• [Trecho fornecido]:
□ □ □ □

A geografia do tempo



A geografia do tempo

A atriz Simone Spoladore e o diretor Eduardo Nunes falam sobre o filme “Sudoeste”

A atriz Simone Spoladore em cena de "Sudoeste"
Guilherme Zanella

Uma carroça invade a cena, junto do seu ruído contínuo, incidente, cruzando o cenário árido que a contrastante fotografia apresenta. Vagarosamente, desvenda-se por intermédio  do leve movimento de câmera a geografia litorânea.

A cada plano, Sudoeste oferece uma estética rebuscada e bem trabalhada, embalsamada pelo anacronismo do preto e branco, que pretende transportar o espectador a um universo lírico em que o tempo não respeita imposição regrada.
Por meio de um forte diálogo entre indivíduo e paisagem natural, Clarice, protagonista a traçar o arco da sua vida no período de um dia, nascida a partir do óbito da mãe no parto, coexiste com os demais personagens em uma dessincronia temporal.

Sucesso de público e crítica no Festival do Rio, além de ter recebido prêmios em festivais internacionais como Havana, Toulouse e Rotterdam e ter sido consagrado com o prêmio Andrei Tarkóvski, feito inédito no cinema nacional, o longa entra agora em circuito em São Paulo.
A seguir, a protagonista Simone Spoladore e o cineasta Eduardo Nunes falam à CULT sobre as experiências e concepções de Sudoeste.

CULT – Você atuou em filmes como Lavoura Arcaica, Natimorto e Desmundo, além de fazer participações na televisão. O que o papel de Clarice te trouxe de novo e possivelmente influenciou na tua forma de ver o cinema?

SIMONE SPOLADORE – Nesse trabalho eu ressalto muito a relação de parceria com o Eduardo, de a gente ter trabalhado em um filme antes e ter descoberto uma sintonia. Ressalto isso porque sintonias são raras na vida. A gente começou lendo o roteiro juntos e falamos sobre cada cena, não só da Clarice, mas do filme todo. Eu participei desse processo de um jeito que eu ainda não tinha participado, de uma maneira mais íntima.

Ressalto também a relação com a própria personagem, que tem a passagem de tempo diferente dos demais. Que nasce de manhã, envelhece e morre à noite. Eduardo me indicou alguns filmes pra ver e, principalmente, um livro da Simone de Beauvoir, Velhice, que fala desse processo do envelhecimento que foi muito interessante.

□ □ □ □

• [Dados fornecidos]:

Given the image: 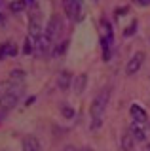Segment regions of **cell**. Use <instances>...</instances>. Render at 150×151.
<instances>
[{"label":"cell","instance_id":"obj_26","mask_svg":"<svg viewBox=\"0 0 150 151\" xmlns=\"http://www.w3.org/2000/svg\"><path fill=\"white\" fill-rule=\"evenodd\" d=\"M32 102H34V96H31V98H29V100H27L25 104H27V106H31V104H32Z\"/></svg>","mask_w":150,"mask_h":151},{"label":"cell","instance_id":"obj_8","mask_svg":"<svg viewBox=\"0 0 150 151\" xmlns=\"http://www.w3.org/2000/svg\"><path fill=\"white\" fill-rule=\"evenodd\" d=\"M144 127H146V125L137 123V121H133V123L129 125V132L133 134L135 142H144V140H146V130H144Z\"/></svg>","mask_w":150,"mask_h":151},{"label":"cell","instance_id":"obj_19","mask_svg":"<svg viewBox=\"0 0 150 151\" xmlns=\"http://www.w3.org/2000/svg\"><path fill=\"white\" fill-rule=\"evenodd\" d=\"M61 113H63V117H67V119H72L74 117V110L68 104H63V106H61Z\"/></svg>","mask_w":150,"mask_h":151},{"label":"cell","instance_id":"obj_17","mask_svg":"<svg viewBox=\"0 0 150 151\" xmlns=\"http://www.w3.org/2000/svg\"><path fill=\"white\" fill-rule=\"evenodd\" d=\"M25 8H27L25 0H12V2H10V12H13V13H19Z\"/></svg>","mask_w":150,"mask_h":151},{"label":"cell","instance_id":"obj_24","mask_svg":"<svg viewBox=\"0 0 150 151\" xmlns=\"http://www.w3.org/2000/svg\"><path fill=\"white\" fill-rule=\"evenodd\" d=\"M135 4H139V6H150V0H133Z\"/></svg>","mask_w":150,"mask_h":151},{"label":"cell","instance_id":"obj_18","mask_svg":"<svg viewBox=\"0 0 150 151\" xmlns=\"http://www.w3.org/2000/svg\"><path fill=\"white\" fill-rule=\"evenodd\" d=\"M101 47H103V59L108 60V59H110V47H112V42L105 40V38H101Z\"/></svg>","mask_w":150,"mask_h":151},{"label":"cell","instance_id":"obj_9","mask_svg":"<svg viewBox=\"0 0 150 151\" xmlns=\"http://www.w3.org/2000/svg\"><path fill=\"white\" fill-rule=\"evenodd\" d=\"M34 42H36V44H34V51H36L38 55H46V53L50 51V47H51V40H50L48 36H46V32H44V34H42L40 38H36Z\"/></svg>","mask_w":150,"mask_h":151},{"label":"cell","instance_id":"obj_25","mask_svg":"<svg viewBox=\"0 0 150 151\" xmlns=\"http://www.w3.org/2000/svg\"><path fill=\"white\" fill-rule=\"evenodd\" d=\"M63 151H78V149L74 147V145H65V147H63Z\"/></svg>","mask_w":150,"mask_h":151},{"label":"cell","instance_id":"obj_4","mask_svg":"<svg viewBox=\"0 0 150 151\" xmlns=\"http://www.w3.org/2000/svg\"><path fill=\"white\" fill-rule=\"evenodd\" d=\"M42 34H44V32H42V17H40L38 12H34L29 19V36L36 40V38H40Z\"/></svg>","mask_w":150,"mask_h":151},{"label":"cell","instance_id":"obj_29","mask_svg":"<svg viewBox=\"0 0 150 151\" xmlns=\"http://www.w3.org/2000/svg\"><path fill=\"white\" fill-rule=\"evenodd\" d=\"M0 21H2V13H0Z\"/></svg>","mask_w":150,"mask_h":151},{"label":"cell","instance_id":"obj_27","mask_svg":"<svg viewBox=\"0 0 150 151\" xmlns=\"http://www.w3.org/2000/svg\"><path fill=\"white\" fill-rule=\"evenodd\" d=\"M25 2H27V6H31V4L34 2V0H25Z\"/></svg>","mask_w":150,"mask_h":151},{"label":"cell","instance_id":"obj_16","mask_svg":"<svg viewBox=\"0 0 150 151\" xmlns=\"http://www.w3.org/2000/svg\"><path fill=\"white\" fill-rule=\"evenodd\" d=\"M23 53L25 55H31V53H34V38H31V36H27L25 38V42H23Z\"/></svg>","mask_w":150,"mask_h":151},{"label":"cell","instance_id":"obj_5","mask_svg":"<svg viewBox=\"0 0 150 151\" xmlns=\"http://www.w3.org/2000/svg\"><path fill=\"white\" fill-rule=\"evenodd\" d=\"M143 63H144V53H143V51H137V53H133V57L129 59L127 66H125V74H127V76L137 74L139 68L143 66Z\"/></svg>","mask_w":150,"mask_h":151},{"label":"cell","instance_id":"obj_2","mask_svg":"<svg viewBox=\"0 0 150 151\" xmlns=\"http://www.w3.org/2000/svg\"><path fill=\"white\" fill-rule=\"evenodd\" d=\"M63 8H65V13L74 23H80L84 19V2L82 0H63Z\"/></svg>","mask_w":150,"mask_h":151},{"label":"cell","instance_id":"obj_22","mask_svg":"<svg viewBox=\"0 0 150 151\" xmlns=\"http://www.w3.org/2000/svg\"><path fill=\"white\" fill-rule=\"evenodd\" d=\"M67 45H68V42L65 40L63 44H59V47H55V49H53V53H55V55H63L65 51H67Z\"/></svg>","mask_w":150,"mask_h":151},{"label":"cell","instance_id":"obj_10","mask_svg":"<svg viewBox=\"0 0 150 151\" xmlns=\"http://www.w3.org/2000/svg\"><path fill=\"white\" fill-rule=\"evenodd\" d=\"M21 145H23V151H42L40 142H38V138H34V136H25L23 142H21Z\"/></svg>","mask_w":150,"mask_h":151},{"label":"cell","instance_id":"obj_14","mask_svg":"<svg viewBox=\"0 0 150 151\" xmlns=\"http://www.w3.org/2000/svg\"><path fill=\"white\" fill-rule=\"evenodd\" d=\"M86 83H87V76L86 74H80L78 78H74V93L82 94L84 89H86Z\"/></svg>","mask_w":150,"mask_h":151},{"label":"cell","instance_id":"obj_28","mask_svg":"<svg viewBox=\"0 0 150 151\" xmlns=\"http://www.w3.org/2000/svg\"><path fill=\"white\" fill-rule=\"evenodd\" d=\"M146 151H150V144H148V145H146Z\"/></svg>","mask_w":150,"mask_h":151},{"label":"cell","instance_id":"obj_12","mask_svg":"<svg viewBox=\"0 0 150 151\" xmlns=\"http://www.w3.org/2000/svg\"><path fill=\"white\" fill-rule=\"evenodd\" d=\"M70 85H72V74H70L68 70H63V72L59 74V78H57V87L61 91H67Z\"/></svg>","mask_w":150,"mask_h":151},{"label":"cell","instance_id":"obj_23","mask_svg":"<svg viewBox=\"0 0 150 151\" xmlns=\"http://www.w3.org/2000/svg\"><path fill=\"white\" fill-rule=\"evenodd\" d=\"M125 13H127V8H116V9H114V15H116V17L125 15Z\"/></svg>","mask_w":150,"mask_h":151},{"label":"cell","instance_id":"obj_3","mask_svg":"<svg viewBox=\"0 0 150 151\" xmlns=\"http://www.w3.org/2000/svg\"><path fill=\"white\" fill-rule=\"evenodd\" d=\"M44 32H46V36H48L50 40H55V38H59L61 32H63V19H61L57 13H55V15H51L50 21H48V27H46Z\"/></svg>","mask_w":150,"mask_h":151},{"label":"cell","instance_id":"obj_6","mask_svg":"<svg viewBox=\"0 0 150 151\" xmlns=\"http://www.w3.org/2000/svg\"><path fill=\"white\" fill-rule=\"evenodd\" d=\"M19 100V93H6L0 96V110L6 111V110H12L13 106Z\"/></svg>","mask_w":150,"mask_h":151},{"label":"cell","instance_id":"obj_7","mask_svg":"<svg viewBox=\"0 0 150 151\" xmlns=\"http://www.w3.org/2000/svg\"><path fill=\"white\" fill-rule=\"evenodd\" d=\"M129 115L133 117V121H137V123H143V125H148V115H146V111H144V108L143 106H139V104H131V108H129Z\"/></svg>","mask_w":150,"mask_h":151},{"label":"cell","instance_id":"obj_15","mask_svg":"<svg viewBox=\"0 0 150 151\" xmlns=\"http://www.w3.org/2000/svg\"><path fill=\"white\" fill-rule=\"evenodd\" d=\"M101 28H103V36H101V38H105V40H108V42L114 40V34H112V27H110V23L106 21V19H101Z\"/></svg>","mask_w":150,"mask_h":151},{"label":"cell","instance_id":"obj_20","mask_svg":"<svg viewBox=\"0 0 150 151\" xmlns=\"http://www.w3.org/2000/svg\"><path fill=\"white\" fill-rule=\"evenodd\" d=\"M23 78H25V72H23V70H13V72L10 74V79H12V81H21Z\"/></svg>","mask_w":150,"mask_h":151},{"label":"cell","instance_id":"obj_21","mask_svg":"<svg viewBox=\"0 0 150 151\" xmlns=\"http://www.w3.org/2000/svg\"><path fill=\"white\" fill-rule=\"evenodd\" d=\"M135 30H137V21H133L127 28H125V30H124V36L127 38V36H131V34H135Z\"/></svg>","mask_w":150,"mask_h":151},{"label":"cell","instance_id":"obj_11","mask_svg":"<svg viewBox=\"0 0 150 151\" xmlns=\"http://www.w3.org/2000/svg\"><path fill=\"white\" fill-rule=\"evenodd\" d=\"M17 55V47L13 42H4L0 44V60L6 59V57H15Z\"/></svg>","mask_w":150,"mask_h":151},{"label":"cell","instance_id":"obj_1","mask_svg":"<svg viewBox=\"0 0 150 151\" xmlns=\"http://www.w3.org/2000/svg\"><path fill=\"white\" fill-rule=\"evenodd\" d=\"M108 98H110V87H105L95 98H93L91 108H90V113H91V129L93 130L101 127L103 115H105V110H106V104H108Z\"/></svg>","mask_w":150,"mask_h":151},{"label":"cell","instance_id":"obj_13","mask_svg":"<svg viewBox=\"0 0 150 151\" xmlns=\"http://www.w3.org/2000/svg\"><path fill=\"white\" fill-rule=\"evenodd\" d=\"M122 149H124V151H133L135 149V138H133V134L129 132V129L122 134Z\"/></svg>","mask_w":150,"mask_h":151}]
</instances>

□ □ □ □

• [Desafio 1]: Imprima, sem mudar nada, a parte do texto sobre o filme Sudoeste que vai de "Sucesso de público" a "ver o cinema?".
• [Desafio 2]: Liste os filmes com Simone Spoladore que a CULT cita na primeira pergunta da entrevista sobre Sudoeste.
• [Desafio 3]: No texto sobre Sudoeste, qual livro Eduardo Nunes indicou principalmente para Simone Spoladore?
Não é preciso usar os dados para nada.

• [Resposta completa 1]:
Sucesso de público e crítica no Festival do Rio, além de ter recebido prêmios em festivais internacionais como Havana, Toulouse e Rotterdam e ter sido consagrado com o prêmio Andrei Tarkóvski, feito inédito no cinema nacional, o longa entra agora em circuito em São Paulo.
A seguir, a protagonista Simone Spoladore e o cineasta Eduardo Nunes falam à CULT sobre as experiências e concepções de Sudoeste.

CULT – Você atuou em filmes como Lavoura Arcaica, Natimorto e Desmundo, além de fazer participações na televisão. O que o papel de Clarice te trouxe de novo e possivelmente influenciou na tua forma de ver o cinema?

• [Resposta completa 2]: Lavoura Arcaica, Natimorto e Desmundo

• [Resposta completa 3]: O livro Velhice, de Simone de Beauvoir.